───── Information shown

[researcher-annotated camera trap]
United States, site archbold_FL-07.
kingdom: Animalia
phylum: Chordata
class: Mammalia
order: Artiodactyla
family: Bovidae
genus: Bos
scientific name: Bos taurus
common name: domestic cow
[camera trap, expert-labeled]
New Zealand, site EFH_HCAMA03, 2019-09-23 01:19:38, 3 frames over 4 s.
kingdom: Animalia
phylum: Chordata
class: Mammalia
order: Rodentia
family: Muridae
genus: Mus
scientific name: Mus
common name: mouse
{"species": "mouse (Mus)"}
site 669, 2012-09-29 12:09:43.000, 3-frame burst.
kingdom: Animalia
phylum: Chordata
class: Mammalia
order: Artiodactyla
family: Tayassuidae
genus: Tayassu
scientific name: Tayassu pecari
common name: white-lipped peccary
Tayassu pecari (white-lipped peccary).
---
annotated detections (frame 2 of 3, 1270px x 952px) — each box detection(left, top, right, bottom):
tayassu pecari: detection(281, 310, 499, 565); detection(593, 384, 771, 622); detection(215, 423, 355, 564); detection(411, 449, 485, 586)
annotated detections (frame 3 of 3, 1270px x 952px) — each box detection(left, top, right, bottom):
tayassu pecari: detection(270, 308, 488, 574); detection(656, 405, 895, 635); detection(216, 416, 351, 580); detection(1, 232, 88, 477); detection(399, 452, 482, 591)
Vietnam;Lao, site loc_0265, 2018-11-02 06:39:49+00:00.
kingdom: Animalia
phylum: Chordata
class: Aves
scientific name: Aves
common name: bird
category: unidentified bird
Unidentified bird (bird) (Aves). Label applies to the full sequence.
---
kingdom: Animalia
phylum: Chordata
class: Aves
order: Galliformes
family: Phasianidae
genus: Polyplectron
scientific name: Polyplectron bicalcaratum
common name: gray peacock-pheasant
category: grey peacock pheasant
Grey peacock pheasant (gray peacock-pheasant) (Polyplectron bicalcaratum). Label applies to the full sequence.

──────────

» **Directions**: What is needed is every line from the data above that includes the string "trap", copied out.

» **Solution to the exercise**:
[researcher-annotated camera trap]
[camera trap, expert-labeled]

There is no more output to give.